Sanders: SC execution-secrecy bill would set a new low in accountability
S. 553 and H.3853 would eliminate transparency and accountability in the government’s exercise of the extraordinary power of taking the life of one of its citizens. They would prevent the public from ever learning what happens in carrying out executions by lethal injection, even when they go wrong.
The bills make all aspects of obtaining the drugs for lethal injection a state secret. The confidentiality applies to everything from the names of those involved in carrying out the sentence to the suppliers and manufacturers of the drugs, the type of drugs used and even the cost to the Department of Corrections. Whether one is in favor of or opposes the death penalty, we should be able to agree that we deserve transparency and accountability if the state takes a life in our name.
The bills have been presented as a way to help the Department of Corrections more easily obtain lethal injection drugs; in actuality, this is about government secrecy.
The need for public scrutiny of executions by lethal injection has never been greater. Removing transparency will allow the sate to obtain untested drugs from unregulated compounding pharmacies, essentially allowing for human experimentation. This increases the risk of horrifically botched executions, like those of Clayton Lockett in Oklahoma and Joseph Wood in Arizona last year. Worse yet, the secrecy would inhibit outside investigations of executions that go wrong, and prevent the public from holding state officials accountable.

*USING THE INFORMATION:*
**a)** In the op-ed on South Carolina's execution-secrecy bills, which two executions from last year are named as botched?
**b)** Explain, using the op-ed on South Carolina's execution-secrecy bills, why the writer says the need for public scrutiny of lethal injections has never been greater.
**c)** Carry on the op-ed about South Carolina's execution-secrecy bills, starting after its final sentence.

[Stored data]
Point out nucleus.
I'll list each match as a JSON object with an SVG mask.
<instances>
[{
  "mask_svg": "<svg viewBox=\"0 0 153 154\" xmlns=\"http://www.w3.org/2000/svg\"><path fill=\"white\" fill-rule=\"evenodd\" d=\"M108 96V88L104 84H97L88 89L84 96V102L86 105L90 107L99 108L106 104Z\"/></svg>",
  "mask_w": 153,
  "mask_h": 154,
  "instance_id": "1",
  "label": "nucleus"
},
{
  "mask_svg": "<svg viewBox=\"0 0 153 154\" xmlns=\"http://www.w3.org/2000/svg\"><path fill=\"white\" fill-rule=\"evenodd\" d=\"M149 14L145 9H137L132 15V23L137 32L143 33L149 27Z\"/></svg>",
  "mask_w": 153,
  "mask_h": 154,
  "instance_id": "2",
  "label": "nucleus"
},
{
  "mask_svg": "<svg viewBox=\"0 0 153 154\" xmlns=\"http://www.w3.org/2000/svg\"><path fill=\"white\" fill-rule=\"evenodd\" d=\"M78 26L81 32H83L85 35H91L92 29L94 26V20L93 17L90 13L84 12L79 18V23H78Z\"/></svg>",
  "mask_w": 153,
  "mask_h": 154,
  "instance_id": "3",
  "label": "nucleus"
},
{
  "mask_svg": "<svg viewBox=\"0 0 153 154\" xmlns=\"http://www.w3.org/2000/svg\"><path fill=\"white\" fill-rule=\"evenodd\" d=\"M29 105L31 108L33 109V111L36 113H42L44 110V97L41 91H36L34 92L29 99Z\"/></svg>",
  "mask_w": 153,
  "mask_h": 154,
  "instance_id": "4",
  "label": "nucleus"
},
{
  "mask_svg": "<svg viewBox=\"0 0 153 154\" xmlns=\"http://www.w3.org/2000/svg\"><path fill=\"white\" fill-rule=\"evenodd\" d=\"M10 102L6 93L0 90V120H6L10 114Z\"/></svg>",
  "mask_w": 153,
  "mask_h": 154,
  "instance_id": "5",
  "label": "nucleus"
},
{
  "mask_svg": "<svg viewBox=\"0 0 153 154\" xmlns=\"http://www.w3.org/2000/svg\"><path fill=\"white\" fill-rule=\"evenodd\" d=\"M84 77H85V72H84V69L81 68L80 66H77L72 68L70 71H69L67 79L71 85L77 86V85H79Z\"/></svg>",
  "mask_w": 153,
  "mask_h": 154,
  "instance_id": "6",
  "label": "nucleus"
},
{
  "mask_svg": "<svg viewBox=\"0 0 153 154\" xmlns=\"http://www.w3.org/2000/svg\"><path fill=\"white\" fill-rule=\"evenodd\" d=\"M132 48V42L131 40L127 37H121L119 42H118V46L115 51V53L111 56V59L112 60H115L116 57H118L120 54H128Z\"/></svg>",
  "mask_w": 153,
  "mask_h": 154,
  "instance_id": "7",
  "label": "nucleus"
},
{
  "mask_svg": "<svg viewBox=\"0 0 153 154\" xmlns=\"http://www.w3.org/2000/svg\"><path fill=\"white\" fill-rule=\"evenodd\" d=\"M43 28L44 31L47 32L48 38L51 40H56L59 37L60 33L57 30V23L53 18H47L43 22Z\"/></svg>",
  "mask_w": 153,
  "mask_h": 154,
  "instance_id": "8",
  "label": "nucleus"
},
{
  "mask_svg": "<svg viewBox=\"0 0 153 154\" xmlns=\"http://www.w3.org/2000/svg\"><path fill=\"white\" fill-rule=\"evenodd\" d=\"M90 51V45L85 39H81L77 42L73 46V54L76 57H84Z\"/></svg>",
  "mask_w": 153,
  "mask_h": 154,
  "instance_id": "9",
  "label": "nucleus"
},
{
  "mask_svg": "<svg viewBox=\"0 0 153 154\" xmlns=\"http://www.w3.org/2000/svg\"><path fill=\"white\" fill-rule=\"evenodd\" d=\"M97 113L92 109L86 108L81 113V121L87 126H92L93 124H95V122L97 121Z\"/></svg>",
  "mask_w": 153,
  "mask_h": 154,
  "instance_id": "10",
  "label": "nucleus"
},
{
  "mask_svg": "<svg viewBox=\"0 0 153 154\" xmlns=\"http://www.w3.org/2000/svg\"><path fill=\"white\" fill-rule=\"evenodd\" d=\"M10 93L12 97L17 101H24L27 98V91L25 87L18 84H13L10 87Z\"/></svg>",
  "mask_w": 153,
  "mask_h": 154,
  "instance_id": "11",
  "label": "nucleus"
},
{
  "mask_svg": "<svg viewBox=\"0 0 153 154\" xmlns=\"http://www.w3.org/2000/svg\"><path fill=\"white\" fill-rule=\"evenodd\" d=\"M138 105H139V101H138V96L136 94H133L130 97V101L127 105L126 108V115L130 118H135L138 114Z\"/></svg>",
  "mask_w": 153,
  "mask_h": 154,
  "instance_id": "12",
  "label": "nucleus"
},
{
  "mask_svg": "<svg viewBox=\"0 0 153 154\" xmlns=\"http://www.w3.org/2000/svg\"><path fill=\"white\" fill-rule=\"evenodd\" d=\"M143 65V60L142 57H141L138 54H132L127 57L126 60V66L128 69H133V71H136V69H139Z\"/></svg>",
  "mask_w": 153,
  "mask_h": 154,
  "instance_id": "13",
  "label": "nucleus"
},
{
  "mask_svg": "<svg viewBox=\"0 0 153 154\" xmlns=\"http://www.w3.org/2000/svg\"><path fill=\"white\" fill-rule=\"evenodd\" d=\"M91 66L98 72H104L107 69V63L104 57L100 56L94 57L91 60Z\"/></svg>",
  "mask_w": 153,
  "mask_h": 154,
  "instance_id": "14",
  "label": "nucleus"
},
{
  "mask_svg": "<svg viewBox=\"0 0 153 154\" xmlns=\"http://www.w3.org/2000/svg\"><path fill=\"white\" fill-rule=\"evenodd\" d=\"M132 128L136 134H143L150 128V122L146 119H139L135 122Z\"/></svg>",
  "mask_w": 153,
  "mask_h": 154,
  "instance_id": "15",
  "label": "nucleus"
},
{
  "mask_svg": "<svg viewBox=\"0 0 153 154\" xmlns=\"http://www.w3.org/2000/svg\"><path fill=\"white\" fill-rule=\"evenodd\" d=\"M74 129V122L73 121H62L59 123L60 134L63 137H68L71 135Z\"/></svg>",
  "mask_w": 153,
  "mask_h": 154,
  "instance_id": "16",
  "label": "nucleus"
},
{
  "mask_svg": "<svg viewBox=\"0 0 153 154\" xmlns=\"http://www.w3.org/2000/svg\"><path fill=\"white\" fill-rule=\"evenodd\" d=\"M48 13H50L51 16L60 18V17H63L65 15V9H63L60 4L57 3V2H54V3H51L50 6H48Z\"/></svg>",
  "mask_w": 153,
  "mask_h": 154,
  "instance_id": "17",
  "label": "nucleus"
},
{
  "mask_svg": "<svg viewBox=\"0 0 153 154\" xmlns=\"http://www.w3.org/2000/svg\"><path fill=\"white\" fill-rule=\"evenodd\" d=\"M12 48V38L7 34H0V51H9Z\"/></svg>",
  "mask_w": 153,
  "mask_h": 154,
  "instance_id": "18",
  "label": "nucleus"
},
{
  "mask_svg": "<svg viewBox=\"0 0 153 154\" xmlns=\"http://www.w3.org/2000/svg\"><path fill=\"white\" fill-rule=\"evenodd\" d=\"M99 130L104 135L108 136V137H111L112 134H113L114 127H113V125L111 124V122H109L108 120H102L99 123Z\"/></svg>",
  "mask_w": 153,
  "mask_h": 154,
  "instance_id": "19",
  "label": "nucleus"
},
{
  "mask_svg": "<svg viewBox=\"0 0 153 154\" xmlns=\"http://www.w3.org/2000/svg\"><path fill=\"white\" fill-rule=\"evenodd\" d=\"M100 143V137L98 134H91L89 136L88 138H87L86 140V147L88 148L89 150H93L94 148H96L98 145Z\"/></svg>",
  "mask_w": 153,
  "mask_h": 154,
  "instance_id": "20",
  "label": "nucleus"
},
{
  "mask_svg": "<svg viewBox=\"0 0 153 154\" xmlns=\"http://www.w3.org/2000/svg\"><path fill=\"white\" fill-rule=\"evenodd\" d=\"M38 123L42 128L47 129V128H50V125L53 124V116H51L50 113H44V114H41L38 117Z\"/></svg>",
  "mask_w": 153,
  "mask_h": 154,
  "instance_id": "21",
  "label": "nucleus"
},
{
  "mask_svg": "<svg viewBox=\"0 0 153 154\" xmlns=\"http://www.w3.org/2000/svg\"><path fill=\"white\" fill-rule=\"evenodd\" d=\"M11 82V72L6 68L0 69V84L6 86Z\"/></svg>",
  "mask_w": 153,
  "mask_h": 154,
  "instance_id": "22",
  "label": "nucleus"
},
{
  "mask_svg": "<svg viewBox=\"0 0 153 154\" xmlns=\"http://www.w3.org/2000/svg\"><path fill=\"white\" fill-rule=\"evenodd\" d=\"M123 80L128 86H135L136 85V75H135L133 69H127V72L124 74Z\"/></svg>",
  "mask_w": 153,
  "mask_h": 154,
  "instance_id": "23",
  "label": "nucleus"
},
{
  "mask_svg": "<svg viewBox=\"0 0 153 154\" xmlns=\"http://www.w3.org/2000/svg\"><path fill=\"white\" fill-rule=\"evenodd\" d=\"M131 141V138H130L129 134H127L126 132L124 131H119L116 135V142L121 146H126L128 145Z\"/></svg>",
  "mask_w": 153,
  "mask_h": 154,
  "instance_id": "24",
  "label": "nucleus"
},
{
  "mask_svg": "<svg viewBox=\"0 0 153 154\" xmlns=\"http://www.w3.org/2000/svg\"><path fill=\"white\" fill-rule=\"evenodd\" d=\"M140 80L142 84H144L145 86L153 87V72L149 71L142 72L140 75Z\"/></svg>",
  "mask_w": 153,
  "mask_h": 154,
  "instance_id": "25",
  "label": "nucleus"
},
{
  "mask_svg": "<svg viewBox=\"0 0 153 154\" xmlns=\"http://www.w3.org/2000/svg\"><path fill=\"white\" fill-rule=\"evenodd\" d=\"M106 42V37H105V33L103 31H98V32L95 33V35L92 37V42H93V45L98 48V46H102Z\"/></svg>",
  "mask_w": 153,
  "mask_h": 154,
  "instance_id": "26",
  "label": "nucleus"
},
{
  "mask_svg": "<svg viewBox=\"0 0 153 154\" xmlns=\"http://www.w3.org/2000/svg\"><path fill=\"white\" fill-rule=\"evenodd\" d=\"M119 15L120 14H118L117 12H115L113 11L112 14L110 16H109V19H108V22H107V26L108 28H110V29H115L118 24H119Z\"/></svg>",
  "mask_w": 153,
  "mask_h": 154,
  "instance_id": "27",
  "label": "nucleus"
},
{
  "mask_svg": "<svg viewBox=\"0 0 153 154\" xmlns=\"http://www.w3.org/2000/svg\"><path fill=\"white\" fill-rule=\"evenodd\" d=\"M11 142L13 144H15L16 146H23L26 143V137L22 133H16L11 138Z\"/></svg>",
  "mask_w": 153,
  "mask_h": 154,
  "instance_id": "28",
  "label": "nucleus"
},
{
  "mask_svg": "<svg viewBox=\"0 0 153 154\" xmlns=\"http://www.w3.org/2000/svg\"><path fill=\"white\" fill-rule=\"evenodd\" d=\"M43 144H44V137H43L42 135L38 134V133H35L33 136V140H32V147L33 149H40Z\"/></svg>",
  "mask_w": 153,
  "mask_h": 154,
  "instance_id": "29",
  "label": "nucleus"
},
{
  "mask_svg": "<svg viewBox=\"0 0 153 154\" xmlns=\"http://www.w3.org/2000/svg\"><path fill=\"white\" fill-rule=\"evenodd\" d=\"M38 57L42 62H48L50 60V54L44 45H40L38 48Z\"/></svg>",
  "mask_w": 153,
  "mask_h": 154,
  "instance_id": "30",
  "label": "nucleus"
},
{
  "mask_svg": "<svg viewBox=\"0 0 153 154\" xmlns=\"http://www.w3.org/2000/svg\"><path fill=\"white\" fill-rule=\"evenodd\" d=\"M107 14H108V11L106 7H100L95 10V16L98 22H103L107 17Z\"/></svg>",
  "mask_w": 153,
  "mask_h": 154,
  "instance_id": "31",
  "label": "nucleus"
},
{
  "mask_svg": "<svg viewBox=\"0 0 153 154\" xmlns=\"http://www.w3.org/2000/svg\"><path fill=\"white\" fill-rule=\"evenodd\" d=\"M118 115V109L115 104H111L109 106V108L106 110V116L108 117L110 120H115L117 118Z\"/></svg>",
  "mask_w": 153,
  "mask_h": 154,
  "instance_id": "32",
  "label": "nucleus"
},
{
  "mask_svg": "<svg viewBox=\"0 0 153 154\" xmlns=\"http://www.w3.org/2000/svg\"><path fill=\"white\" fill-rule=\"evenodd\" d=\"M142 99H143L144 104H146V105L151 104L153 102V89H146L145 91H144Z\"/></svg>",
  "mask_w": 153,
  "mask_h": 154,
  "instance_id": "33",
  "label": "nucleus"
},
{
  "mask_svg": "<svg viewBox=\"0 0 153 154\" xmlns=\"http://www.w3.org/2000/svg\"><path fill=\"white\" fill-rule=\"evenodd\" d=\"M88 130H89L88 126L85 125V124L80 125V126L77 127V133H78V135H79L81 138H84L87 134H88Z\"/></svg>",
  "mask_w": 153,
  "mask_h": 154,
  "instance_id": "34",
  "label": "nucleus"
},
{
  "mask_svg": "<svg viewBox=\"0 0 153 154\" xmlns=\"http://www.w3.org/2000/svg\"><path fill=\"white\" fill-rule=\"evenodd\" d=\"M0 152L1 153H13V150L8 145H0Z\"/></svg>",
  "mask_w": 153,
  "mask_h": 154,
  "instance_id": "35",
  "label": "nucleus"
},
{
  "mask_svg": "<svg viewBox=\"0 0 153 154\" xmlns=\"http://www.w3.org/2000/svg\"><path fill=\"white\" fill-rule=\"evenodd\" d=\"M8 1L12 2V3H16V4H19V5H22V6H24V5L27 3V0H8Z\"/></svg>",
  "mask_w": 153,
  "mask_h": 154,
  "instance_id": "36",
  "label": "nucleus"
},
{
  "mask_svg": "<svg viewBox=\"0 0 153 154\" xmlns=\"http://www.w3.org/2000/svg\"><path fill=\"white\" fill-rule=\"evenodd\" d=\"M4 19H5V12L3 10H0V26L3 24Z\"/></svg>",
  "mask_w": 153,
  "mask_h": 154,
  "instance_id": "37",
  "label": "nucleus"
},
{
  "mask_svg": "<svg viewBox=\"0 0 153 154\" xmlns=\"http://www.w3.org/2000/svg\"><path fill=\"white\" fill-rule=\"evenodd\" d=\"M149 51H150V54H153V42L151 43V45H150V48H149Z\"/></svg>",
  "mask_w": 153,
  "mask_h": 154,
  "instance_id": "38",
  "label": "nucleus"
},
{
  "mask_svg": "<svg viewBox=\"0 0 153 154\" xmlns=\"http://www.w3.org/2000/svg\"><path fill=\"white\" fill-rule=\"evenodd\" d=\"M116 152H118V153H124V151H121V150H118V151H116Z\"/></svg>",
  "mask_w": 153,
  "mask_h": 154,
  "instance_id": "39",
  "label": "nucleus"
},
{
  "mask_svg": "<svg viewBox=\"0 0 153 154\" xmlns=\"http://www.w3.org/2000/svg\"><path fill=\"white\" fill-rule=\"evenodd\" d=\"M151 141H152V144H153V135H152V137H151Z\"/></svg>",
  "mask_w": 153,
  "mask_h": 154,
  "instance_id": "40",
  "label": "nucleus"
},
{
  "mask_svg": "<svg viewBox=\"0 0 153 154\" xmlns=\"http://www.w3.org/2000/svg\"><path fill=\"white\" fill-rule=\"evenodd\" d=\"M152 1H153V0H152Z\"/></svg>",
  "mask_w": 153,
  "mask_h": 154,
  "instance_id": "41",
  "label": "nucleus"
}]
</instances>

*RESULTS FOR THE EXERCISE:*
**a)** The executions of Clayton Lockett in Oklahoma and Joseph Wood in Arizona.

**b)** Removing transparency would let the state obtain untested drugs from unregulated compounding pharmacies, which amounts to human experimentation and raises the risk of horrifically botched executions. The secrecy would also inhibit outside investigations of executions that go wrong and keep the public from holding state officials accountable.

**c)**
Last month, the Senate Corrections and Penology Committee rejected the Senate bill, but the House bill is still alive, and the language could be added to the budget in the Senate. Only by opposing this legislation can legislators demonstrate their commitment to open and accountable government.
Not since the Spanish Inquisition in 1492 has a so-called civilized nation willfully executed people in secret. If South Carolina is going to continue to kill people, don’t you think we should know – if we are interested – all aspects of the means of their execution? What if the lawyer for a person facing execution is able to show that the drugs the state is planning to use will cause a horribly painful, protracted death and may not even cause death? Of course, I’m not imagining the possibility; that is exactly what has happened on more than one occasion.
Please don’t think for a minute that I am speaking up for criminals. I am speaking for all civilized and decent South Carolinians.